Tahapan kedua adalah Rational Mind (6-12 tahun) dimana keterampilan serat kemampuan yang telah muncul dari dalam diri anak terus dikembangkan, dilatih, diperkuat, dan disempurnakan. Di sisi lain pada tahapan kedua ini anak akan belajar mengenai kondisi dunia abstrak.
Tahapan ketiga adalah Humanistic Mind (12-18 tahun), dimana anak dilatih untuk memahami nilai-nilai kemanusiaan serta mampu berkontribusi pada lingkungan.
Anak didorong untuk mampu memahami peran sosial dan ekonomi di masyarakat. Tahapan keempat adalah Specialist Mind (18-24 tahun) sudah tidak disebut sebagai anak melainkan orang dewasa yang mampu menemukan posisinya di tengah-tengah masyarakat.
Metode Montessori sangat menekankan pada peranan bermain dalam pembelajaran atau lebih dikenal sebagai "Learning through Play". Montessori meyakini bahwa bermain merupakan suatu kebebasan dan kegembiraan. Anak belajar secara spontan memilih aktifitas yang diinginkan serta berkreasi dengannya dan belajar untuk memecahkan masalah di dalamnya.
Selain itu bermain dalam pandangan Montessori juga dapat belajar keterampilan sosial baru, bahasa baru, dan keterampilan fisik baru. Metode Montessori juga sangat mendorong anak dalam hal kemandirian.
Anak-anak diberikan kebebasan serta memilih cara terbaik untuk membantu mencapai keterampilan yang diperlukan agar berhasil. Montessori dalam hal kemandirian menawarkan sebuah kurikulum yang disebut dengan "Exercise of Practical Life" (Latihan dari Kehidupan Praktis).

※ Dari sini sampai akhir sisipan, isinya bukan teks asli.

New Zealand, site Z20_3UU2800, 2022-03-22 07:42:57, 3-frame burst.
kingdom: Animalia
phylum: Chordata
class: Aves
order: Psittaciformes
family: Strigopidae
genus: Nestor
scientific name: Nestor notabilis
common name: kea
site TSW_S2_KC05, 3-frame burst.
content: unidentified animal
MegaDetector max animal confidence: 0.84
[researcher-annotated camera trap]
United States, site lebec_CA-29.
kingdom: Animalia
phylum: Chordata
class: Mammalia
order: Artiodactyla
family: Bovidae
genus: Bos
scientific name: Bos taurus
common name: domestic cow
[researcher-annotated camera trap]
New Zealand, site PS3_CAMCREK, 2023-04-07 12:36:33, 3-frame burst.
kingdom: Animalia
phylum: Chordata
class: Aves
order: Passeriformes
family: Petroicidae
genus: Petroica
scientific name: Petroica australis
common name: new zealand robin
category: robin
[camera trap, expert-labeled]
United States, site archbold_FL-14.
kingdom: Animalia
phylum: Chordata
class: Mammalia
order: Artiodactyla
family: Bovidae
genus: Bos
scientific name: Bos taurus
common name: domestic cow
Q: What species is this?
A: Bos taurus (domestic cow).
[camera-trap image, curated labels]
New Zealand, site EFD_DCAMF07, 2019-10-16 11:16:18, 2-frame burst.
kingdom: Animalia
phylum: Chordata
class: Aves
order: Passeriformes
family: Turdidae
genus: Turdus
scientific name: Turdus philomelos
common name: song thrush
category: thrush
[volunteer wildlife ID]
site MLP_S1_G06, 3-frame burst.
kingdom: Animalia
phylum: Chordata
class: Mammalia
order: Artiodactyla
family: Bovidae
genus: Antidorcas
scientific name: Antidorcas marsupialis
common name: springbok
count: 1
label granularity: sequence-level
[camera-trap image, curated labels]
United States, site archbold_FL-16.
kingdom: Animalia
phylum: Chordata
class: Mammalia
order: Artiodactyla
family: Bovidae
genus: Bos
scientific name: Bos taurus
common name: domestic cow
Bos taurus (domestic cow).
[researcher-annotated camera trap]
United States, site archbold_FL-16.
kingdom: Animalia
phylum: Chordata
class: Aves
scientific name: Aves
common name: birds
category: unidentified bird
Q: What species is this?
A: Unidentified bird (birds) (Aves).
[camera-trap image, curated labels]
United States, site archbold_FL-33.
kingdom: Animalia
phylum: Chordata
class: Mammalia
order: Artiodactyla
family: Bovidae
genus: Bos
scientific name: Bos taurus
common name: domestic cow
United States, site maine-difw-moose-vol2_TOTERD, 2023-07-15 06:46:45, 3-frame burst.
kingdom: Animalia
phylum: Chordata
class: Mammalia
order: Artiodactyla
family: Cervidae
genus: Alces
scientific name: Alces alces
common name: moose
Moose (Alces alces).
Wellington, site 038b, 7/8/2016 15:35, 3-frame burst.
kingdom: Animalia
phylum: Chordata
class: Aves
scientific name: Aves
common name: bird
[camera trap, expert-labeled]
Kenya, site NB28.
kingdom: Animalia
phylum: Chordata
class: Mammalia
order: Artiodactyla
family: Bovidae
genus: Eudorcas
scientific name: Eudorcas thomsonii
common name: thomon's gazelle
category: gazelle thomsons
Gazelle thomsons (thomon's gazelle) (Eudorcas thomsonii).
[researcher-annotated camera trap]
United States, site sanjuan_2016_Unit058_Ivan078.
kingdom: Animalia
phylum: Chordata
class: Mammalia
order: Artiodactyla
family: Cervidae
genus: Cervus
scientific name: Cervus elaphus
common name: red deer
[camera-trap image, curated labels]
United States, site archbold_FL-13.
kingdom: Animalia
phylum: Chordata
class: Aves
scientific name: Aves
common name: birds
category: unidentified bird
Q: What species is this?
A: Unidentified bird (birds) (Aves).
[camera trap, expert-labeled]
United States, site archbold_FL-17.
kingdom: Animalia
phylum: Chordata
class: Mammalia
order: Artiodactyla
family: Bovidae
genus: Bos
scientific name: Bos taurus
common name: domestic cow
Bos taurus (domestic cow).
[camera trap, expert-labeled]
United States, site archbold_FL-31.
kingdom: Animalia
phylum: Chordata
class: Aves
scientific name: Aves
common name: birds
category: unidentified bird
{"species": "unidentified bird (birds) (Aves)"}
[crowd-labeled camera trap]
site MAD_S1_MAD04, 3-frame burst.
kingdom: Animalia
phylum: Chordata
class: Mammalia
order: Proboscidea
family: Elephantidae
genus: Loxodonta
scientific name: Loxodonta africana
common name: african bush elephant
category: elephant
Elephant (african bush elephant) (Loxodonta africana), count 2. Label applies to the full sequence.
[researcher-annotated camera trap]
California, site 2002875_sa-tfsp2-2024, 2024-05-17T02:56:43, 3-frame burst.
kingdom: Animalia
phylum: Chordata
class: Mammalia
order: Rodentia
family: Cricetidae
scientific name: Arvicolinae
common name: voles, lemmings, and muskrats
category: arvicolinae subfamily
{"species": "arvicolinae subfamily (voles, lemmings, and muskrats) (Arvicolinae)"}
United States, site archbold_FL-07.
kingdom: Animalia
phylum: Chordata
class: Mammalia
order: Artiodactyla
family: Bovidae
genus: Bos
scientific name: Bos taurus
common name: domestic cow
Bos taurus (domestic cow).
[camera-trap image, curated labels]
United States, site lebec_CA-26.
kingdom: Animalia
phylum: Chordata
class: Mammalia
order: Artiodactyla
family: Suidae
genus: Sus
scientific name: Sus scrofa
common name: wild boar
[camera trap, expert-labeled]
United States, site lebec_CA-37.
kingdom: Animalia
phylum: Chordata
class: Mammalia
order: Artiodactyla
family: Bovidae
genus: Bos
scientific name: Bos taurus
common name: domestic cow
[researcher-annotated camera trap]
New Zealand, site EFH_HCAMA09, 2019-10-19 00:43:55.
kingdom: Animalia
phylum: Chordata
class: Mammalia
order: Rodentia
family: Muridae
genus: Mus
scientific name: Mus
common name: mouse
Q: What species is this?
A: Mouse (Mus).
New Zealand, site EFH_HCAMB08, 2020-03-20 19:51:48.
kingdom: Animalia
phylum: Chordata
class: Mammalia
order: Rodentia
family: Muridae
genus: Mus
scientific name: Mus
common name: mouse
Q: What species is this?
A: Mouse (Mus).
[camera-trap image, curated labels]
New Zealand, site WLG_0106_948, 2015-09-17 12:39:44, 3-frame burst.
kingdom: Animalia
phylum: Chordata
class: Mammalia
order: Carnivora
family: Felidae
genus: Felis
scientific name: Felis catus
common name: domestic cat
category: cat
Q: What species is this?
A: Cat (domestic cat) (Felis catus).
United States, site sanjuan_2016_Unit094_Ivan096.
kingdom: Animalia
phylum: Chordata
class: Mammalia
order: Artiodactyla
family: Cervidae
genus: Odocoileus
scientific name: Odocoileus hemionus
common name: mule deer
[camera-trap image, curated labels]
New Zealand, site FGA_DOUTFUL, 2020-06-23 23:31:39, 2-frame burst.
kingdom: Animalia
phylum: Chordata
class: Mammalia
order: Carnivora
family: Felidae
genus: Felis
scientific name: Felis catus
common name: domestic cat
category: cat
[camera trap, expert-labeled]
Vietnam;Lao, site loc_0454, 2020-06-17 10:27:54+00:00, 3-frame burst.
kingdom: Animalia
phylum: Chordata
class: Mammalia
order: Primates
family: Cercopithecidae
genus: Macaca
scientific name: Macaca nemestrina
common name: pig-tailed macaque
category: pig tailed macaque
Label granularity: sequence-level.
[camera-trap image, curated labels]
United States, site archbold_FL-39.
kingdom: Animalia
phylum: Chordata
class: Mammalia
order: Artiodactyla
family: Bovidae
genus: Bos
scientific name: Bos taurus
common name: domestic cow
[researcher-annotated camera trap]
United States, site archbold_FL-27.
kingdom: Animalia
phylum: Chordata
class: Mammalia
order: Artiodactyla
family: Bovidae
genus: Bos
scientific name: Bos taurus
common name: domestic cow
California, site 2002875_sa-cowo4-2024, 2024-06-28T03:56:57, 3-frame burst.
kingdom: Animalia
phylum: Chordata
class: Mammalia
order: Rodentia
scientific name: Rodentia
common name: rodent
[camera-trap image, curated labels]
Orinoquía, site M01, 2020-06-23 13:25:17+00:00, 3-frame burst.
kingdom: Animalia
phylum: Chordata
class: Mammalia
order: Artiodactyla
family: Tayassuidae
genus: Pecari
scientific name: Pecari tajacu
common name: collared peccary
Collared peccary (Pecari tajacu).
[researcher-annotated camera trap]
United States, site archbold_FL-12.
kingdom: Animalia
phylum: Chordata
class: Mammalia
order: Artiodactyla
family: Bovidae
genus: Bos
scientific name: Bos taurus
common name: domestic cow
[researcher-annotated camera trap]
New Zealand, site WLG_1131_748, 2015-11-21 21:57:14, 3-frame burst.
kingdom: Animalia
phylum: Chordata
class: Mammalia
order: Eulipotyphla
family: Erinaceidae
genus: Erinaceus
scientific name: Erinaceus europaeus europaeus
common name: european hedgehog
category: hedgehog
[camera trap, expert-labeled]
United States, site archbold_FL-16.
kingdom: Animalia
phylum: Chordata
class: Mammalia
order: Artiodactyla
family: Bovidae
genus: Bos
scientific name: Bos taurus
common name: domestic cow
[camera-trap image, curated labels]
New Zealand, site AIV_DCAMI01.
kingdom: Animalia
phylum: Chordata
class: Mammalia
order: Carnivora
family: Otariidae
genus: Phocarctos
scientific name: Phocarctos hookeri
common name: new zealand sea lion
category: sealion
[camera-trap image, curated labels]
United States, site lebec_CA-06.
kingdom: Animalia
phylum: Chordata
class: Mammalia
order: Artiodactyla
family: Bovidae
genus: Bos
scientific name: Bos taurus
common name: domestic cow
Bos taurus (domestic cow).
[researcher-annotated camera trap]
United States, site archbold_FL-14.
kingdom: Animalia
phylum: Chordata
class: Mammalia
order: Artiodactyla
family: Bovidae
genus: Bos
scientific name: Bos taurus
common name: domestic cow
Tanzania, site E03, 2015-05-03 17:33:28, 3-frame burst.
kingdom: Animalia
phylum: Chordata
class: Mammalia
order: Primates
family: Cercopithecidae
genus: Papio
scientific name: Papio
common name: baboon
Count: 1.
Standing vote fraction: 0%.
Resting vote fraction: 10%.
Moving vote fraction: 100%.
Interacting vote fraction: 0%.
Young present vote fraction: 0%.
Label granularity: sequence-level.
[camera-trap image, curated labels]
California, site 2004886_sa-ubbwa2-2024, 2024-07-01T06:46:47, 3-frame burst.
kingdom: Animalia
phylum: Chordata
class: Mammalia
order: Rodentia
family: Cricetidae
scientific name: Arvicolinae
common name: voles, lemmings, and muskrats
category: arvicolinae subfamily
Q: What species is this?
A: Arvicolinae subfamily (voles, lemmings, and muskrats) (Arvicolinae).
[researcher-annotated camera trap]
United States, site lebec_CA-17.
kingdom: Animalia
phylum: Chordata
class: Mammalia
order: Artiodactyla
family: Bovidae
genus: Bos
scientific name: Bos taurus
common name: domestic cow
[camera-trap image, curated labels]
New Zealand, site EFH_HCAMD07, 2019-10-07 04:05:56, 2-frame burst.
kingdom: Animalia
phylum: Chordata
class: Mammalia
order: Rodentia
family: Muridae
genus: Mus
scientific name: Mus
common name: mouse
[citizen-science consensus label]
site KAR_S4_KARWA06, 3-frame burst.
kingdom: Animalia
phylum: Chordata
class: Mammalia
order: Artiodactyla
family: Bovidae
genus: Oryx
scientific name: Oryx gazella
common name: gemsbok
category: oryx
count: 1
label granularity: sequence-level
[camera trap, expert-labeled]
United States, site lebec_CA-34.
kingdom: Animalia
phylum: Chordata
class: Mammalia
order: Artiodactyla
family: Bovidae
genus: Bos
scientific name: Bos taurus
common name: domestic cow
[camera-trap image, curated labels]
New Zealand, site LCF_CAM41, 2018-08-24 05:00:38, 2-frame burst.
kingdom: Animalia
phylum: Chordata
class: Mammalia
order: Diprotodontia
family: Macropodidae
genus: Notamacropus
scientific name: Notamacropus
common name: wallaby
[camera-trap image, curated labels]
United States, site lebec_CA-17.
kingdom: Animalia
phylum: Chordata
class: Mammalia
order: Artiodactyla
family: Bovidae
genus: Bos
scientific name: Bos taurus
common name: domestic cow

Dalam kurikulum ini memberikan panduan kepada orang dewasa dalam mengawasi serta mengontrol lingkungan dimana anak tinggal dan bermain. Kegiatan dalam practical life mampu melatih perkembangan keterampilan motorik pada anak serta memperkaya kemampuan kosakata pada anak.
Beberapa contoh kegiatan Practical Life adalah menyediakan alat nyata yang membuat anak yakin, melakukan dengan perlahan serta memberikan waktu untuk menyerap keterampilan tersebut dalam memberikan contoh untuk melakukan sesuatu, dan mengajak anak mengulang aktifitas sebanyak waktu yang mereka suka.
Montessori dalam hal kemandirian anak, beranggapan bahwa seringkali orang tua mencoba untuk membantu terlalu banyak kepada anak dan hal itu merupakan cara yang salah dalam proses pembelajaran.
Montessori percaya bahwa setiap anak memiliki potensi alamiah atau kekuatan dari dalam dirinya untuk berkembang secara mandiri. Anak memiliki keingingan alamiah untuk belajar yang seiring dengan keinginan yang kuat untuk mendapatkan kesenangan. Dorongan alamiah ini akan terpenuhi dengan memberikan fasilitas seluas-luasnya kepada anak dengan berbagai aktifitas yang dikerjakan.